◆ STUDY QUESTIONS:
**A)** In the post on lawyers and artificial intelligence, rewrite the passage beginning with "I’m a bit behind" and ending with "I highly recommend.", changing "highly recommend" to "strongly recommend".
**B)** Carry on the post about lawyers, artificial intelligence and creative destruction from its final sentence.

Lawyers, Artificial Intelligence And Creative Destruction

I’m a bit behind on my posting, so this is dated by a couple of days, but there are a couple of articles and an opinion piece by Paul Krugman that I highly recommend.

The first is a piece that appeared in the NY Times. It’s a review of the threat that artificial intelligence poses for the legal profession. On one level, it is a fascinating review of the advances in computer logic that obviate the need for legions of attorneys to perform document review. More to the point, however, is the impact that these technological leaps will have on numerous mid-level occupations.

Paul Krugman recognized the importance of the article and produced one of his best (IMO) posts in a long time. He notes that not only are good jobs subject to being usurped by computers but that the likelihood is that combined with advances in communications, a lot of heretofore “safe” occupations are increasingly subject to being outshored. Krugman rightly points out that the belief that education and lots of it is the only means of providing for a secure future may well be a false promise.

I usually avoid reading Krugman as his excellent analysis too often falls prey to his overriding political philosophy. He doesn’t disappoint in this piece as he concludes that a new union movement is the only way to save ourselves. He does fail to explain just how a unionization is supposed to work in a supposedly shrinking jobs market.

Now, along comes Walter Russell Mead to tie things together. He looks beyond the threats implicit in the automation of work to the possibilities they portend and wraps them in his ongoing series about the collapse of the “blue social model.” His view is that we are confronting a post-industrial world that will affect changes as life altering as those confronted by those living during the advent of the industrial revolution.

◆ DATA SUPPLIED:
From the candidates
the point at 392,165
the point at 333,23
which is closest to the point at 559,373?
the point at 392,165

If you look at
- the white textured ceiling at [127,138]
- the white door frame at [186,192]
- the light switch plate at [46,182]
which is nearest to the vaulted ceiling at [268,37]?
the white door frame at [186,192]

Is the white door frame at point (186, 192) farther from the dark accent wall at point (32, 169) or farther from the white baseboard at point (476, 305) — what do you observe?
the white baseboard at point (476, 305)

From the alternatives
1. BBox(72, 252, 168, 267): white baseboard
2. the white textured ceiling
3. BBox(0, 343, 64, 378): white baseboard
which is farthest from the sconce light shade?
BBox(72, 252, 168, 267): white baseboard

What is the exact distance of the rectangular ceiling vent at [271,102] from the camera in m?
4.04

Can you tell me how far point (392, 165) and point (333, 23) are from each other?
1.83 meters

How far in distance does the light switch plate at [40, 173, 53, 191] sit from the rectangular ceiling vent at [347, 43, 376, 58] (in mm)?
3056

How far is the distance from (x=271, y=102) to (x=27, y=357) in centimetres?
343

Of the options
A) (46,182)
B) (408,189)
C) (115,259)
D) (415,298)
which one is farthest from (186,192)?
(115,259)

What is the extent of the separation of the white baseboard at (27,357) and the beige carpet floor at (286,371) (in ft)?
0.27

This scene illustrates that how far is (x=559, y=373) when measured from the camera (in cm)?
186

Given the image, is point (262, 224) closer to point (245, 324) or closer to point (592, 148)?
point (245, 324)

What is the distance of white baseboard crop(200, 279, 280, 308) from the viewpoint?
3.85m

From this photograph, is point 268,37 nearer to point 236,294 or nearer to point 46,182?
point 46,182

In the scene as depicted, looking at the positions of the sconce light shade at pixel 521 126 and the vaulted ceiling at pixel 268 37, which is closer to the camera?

◆ ANSWERS PROVIDED:
**A)**
I’m a bit behind on my posting, so this is dated by a couple of days, but there are a couple of articles and an opinion piece by Paul Krugman that I strongly recommend.

**B)**
Mead suggests that we need new ways of looking at how we do things from government to education. Rather than viewing the changes as threats, he suggests that we have to lose our reflexive thinking and embrace change in conventional ways of doing things in order to cope with this new world. He doesn’t profess to have all of the answers but believes, as do I, that the process of creative destruction is unavoidable and that the American citizen is better prepared than most around the Globe to cope and profitably adjust to the changes.

This is the sort of stuff that I used to consider hopelessly futuristic. As I see states public employee unions on the verge of being neutered, China preparing to compete with Boeing and Americans seeking cheaper medical services in developing countries and computers winning at Jeopardy, I’m ready to concede that the future is arriving rather more quickly than we might have guessed or are prepared to deal with.